## REQUEST
Convert the lines of these entries into a JSON list of strings, one string per line, omitting blank lines.
-- begin INFORMATION SUPPLIED --
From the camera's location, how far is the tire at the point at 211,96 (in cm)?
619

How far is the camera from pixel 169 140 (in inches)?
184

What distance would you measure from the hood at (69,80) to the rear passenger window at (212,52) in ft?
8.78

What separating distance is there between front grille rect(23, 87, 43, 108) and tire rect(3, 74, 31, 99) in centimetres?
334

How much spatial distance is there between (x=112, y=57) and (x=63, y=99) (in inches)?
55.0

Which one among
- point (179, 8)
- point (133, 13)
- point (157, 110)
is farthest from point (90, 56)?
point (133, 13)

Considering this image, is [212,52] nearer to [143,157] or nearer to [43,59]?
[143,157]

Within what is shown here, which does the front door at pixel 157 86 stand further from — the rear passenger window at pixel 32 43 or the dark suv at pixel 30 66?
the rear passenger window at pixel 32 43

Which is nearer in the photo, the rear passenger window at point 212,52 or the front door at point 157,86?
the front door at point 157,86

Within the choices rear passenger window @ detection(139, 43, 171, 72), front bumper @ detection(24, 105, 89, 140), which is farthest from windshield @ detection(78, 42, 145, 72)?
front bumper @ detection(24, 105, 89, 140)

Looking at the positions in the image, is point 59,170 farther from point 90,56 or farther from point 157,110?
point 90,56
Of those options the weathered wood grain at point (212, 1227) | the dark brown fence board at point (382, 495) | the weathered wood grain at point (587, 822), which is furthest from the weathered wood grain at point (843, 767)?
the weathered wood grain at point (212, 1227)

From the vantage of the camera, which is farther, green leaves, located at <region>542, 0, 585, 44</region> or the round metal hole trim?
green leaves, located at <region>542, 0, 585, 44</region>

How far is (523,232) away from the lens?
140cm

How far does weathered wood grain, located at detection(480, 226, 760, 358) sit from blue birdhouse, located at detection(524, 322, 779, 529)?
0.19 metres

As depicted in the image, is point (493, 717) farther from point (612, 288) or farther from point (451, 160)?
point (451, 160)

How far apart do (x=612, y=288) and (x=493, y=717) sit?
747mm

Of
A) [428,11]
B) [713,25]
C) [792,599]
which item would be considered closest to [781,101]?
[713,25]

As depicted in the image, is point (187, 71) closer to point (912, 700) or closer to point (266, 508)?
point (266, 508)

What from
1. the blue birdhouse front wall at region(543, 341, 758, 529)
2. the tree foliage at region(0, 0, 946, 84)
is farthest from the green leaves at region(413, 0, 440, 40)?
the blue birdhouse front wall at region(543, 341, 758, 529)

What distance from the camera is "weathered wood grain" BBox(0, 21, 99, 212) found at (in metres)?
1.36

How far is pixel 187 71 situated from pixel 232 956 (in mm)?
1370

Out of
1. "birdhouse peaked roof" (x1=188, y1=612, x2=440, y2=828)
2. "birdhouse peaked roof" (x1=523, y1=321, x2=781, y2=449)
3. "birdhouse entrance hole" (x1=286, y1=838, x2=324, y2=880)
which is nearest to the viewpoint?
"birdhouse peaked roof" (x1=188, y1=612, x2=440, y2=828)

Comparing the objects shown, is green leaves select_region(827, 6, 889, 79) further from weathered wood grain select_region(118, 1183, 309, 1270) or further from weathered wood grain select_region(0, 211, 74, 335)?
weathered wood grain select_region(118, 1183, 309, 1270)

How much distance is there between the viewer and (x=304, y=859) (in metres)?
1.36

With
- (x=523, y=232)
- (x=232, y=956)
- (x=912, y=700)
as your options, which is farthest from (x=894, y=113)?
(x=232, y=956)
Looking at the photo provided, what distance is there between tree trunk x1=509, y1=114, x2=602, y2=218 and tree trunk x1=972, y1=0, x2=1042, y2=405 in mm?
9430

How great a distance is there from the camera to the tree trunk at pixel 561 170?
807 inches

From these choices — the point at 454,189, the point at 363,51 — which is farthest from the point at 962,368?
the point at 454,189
-- end INFORMATION SUPPLIED --
## TASK ANSWER
[
  "From the camera's location, how far is the tire at the point at 211,96 (in cm)?",
  "619",
  "How far is the camera from pixel 169 140 (in inches)?",
  "184",
  "What distance would you measure from the hood at (69,80) to the rear passenger window at (212,52) in ft?",
  "8.78",
  "What separating distance is there between front grille rect(23, 87, 43, 108) and tire rect(3, 74, 31, 99) in centimetres?",
  "334",
  "How much spatial distance is there between (x=112, y=57) and (x=63, y=99) (in inches)?",
  "55.0",
  "Which one among",
  "- point (179, 8)",
  "- point (133, 13)",
  "- point (157, 110)",
  "is farthest from point (90, 56)?",
  "point (133, 13)",
  "Considering this image, is [212,52] nearer to [143,157] or nearer to [43,59]?",
  "[143,157]",
  "Within what is shown here, which does the front door at pixel 157 86 stand further from — the rear passenger window at pixel 32 43 or the dark suv at pixel 30 66?",
  "the rear passenger window at pixel 32 43",
  "Which is nearer in the photo, the rear passenger window at point 212,52 or the front door at point 157,86?",
  "the front door at point 157,86",
  "Within the choices rear passenger window @ detection(139, 43, 171, 72), front bumper @ detection(24, 105, 89, 140), which is farthest from windshield @ detection(78, 42, 145, 72)?",
  "front bumper @ detection(24, 105, 89, 140)",
  "Looking at the positions in the image, is point 59,170 farther from point 90,56 or farther from point 157,110?",
  "point 90,56",
  "Of those options the weathered wood grain at point (212, 1227) | the dark brown fence board at point (382, 495) | the weathered wood grain at point (587, 822), which is furthest from the weathered wood grain at point (843, 767)?",
  "the weathered wood grain at point (212, 1227)",
  "From the vantage of the camera, which is farther, green leaves, located at <region>542, 0, 585, 44</region> or the round metal hole trim?",
  "green leaves, located at <region>542, 0, 585, 44</region>",
  "How far is (523,232) away from the lens?",
  "140cm",
  "How far does weathered wood grain, located at detection(480, 226, 760, 358) sit from blue birdhouse, located at detection(524, 322, 779, 529)?",
  "0.19 metres",
  "As depicted in the image, is point (493, 717) farther from point (612, 288) or farther from point (451, 160)?",
  "point (451, 160)",
  "How far apart do (x=612, y=288) and (x=493, y=717) sit?",
  "747mm",
  "Of",
  "A) [428,11]",
  "B) [713,25]",
  "C) [792,599]",
  "which item would be considered closest to [781,101]?",
  "[713,25]",
  "As depicted in the image, is point (187, 71) closer to point (912, 700) or closer to point (266, 508)?",
  "point (266, 508)",
  "What from",
  "1. the blue birdhouse front wall at region(543, 341, 758, 529)",
  "2. the tree foliage at region(0, 0, 946, 84)",
  "is farthest from the green leaves at region(413, 0, 440, 40)?",
  "the blue birdhouse front wall at region(543, 341, 758, 529)",
  "What distance from the camera is \"weathered wood grain\" BBox(0, 21, 99, 212) found at (in metres)?",
  "1.36",
  "How far is pixel 187 71 situated from pixel 232 956 (in mm)?",
  "1370",
  "Out of",
  "1. \"birdhouse peaked roof\" (x1=188, y1=612, x2=440, y2=828)",
  "2. \"birdhouse peaked roof\" (x1=523, y1=321, x2=781, y2=449)",
  "3. \"birdhouse entrance hole\" (x1=286, y1=838, x2=324, y2=880)",
  "which is nearest to the viewpoint?",
  "\"birdhouse peaked roof\" (x1=188, y1=612, x2=440, y2=828)",
  "Comparing the objects shown, is green leaves select_region(827, 6, 889, 79) further from weathered wood grain select_region(118, 1183, 309, 1270) or further from weathered wood grain select_region(0, 211, 74, 335)?",
  "weathered wood grain select_region(118, 1183, 309, 1270)",
  "How much distance is there between the viewer and (x=304, y=859) (in metres)?",
  "1.36",
  "With",
  "- (x=523, y=232)",
  "- (x=232, y=956)",
  "- (x=912, y=700)",
  "as your options, which is farthest from (x=894, y=113)?",
  "(x=232, y=956)",
  "Looking at the photo provided, what distance is there between tree trunk x1=509, y1=114, x2=602, y2=218 and tree trunk x1=972, y1=0, x2=1042, y2=405 in mm?",
  "9430",
  "How great a distance is there from the camera to the tree trunk at pixel 561 170?",
  "807 inches",
  "From these choices — the point at 454,189, the point at 363,51 — which is farthest from the point at 962,368?",
  "the point at 454,189"
]